I am excited to showcase the MK1 engineering model of the Claymore 6P POD which aims to decoratise the pocketqube launch services by providing PQ teams an alternative launch service. The only things that are missing are the hold down release mechanism (HDRM), hinge pins and a replacement for the top panel since it has warped.
The next stage would be wait for the remaining components to arrive to complete the assembly. Then the functional testing will be carried out to ensure the launch mechanism, HDRM and microswitches operate as they should be.
Once the functional testing have been finished the POD will be going through the environmental testing phase before it can be deemed suitable for launching pocketqube satellites.
The Claymore has gone through some design iterations where I had two designs 3D printed. The main purpose for these 3D prints were to ensure the parts fit together. It is recommended to have a design 3D printed quite early on during the design process as this will help spot design flaws which will be cheaper and easier to fix than when it has been machined. Each 3D print attempt was to ensure that all the issues were resolved before I was happy to contact machine shops.

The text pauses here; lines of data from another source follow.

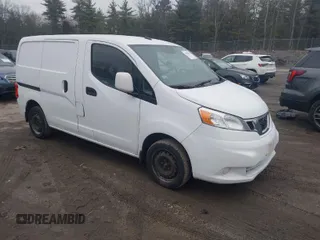 2018 Nissan NV200 Compact Cargo S with VIN 3N6CM0KN9JK698433, listed as a IAAI auction lot 42028281 with 309,905 mi miles. Bid and sale history available at carsss.com. Image 1.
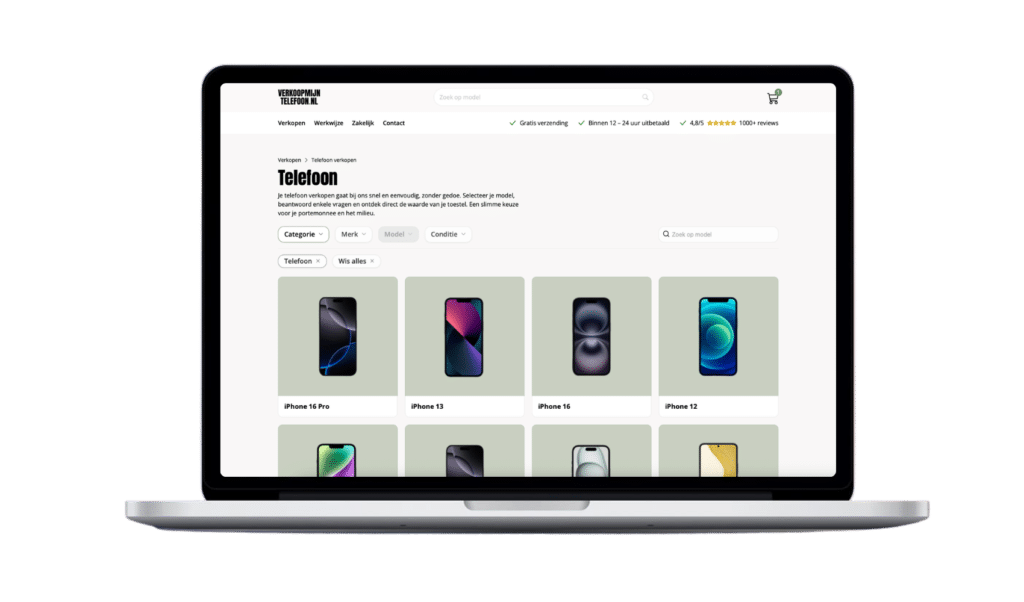 Oude mobiel verkopen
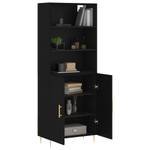 Highboard DE9857 Schwarz - Holzwerkstoff - 34 x 180 x 70 cm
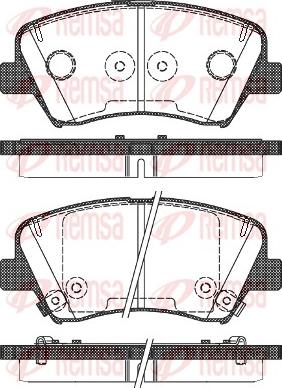 Remsa 1412.32 - Комплект спирачно феродо, дискови спирачки vvparts.bg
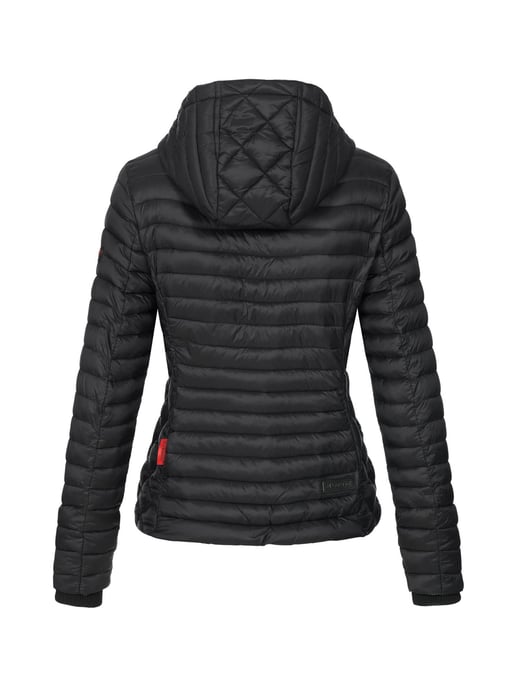 Chaqueta acolchada Marikoo Samtpfote para mujer con capucha desmontable y puños de canalé - Image 4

The biggest drawback I found with 3D printing was that the long parts were prone to warping. This was evident in the rails of my 3D printed prototypes as I was unable to test the launch mechanism. Also the doors were much lighter than the aluminium (which would be obvious) part therefore it wouldn’t have provided me any useful data on the torsion springs.
I will showcase the process for developing the Claymore deployer in a future blog post.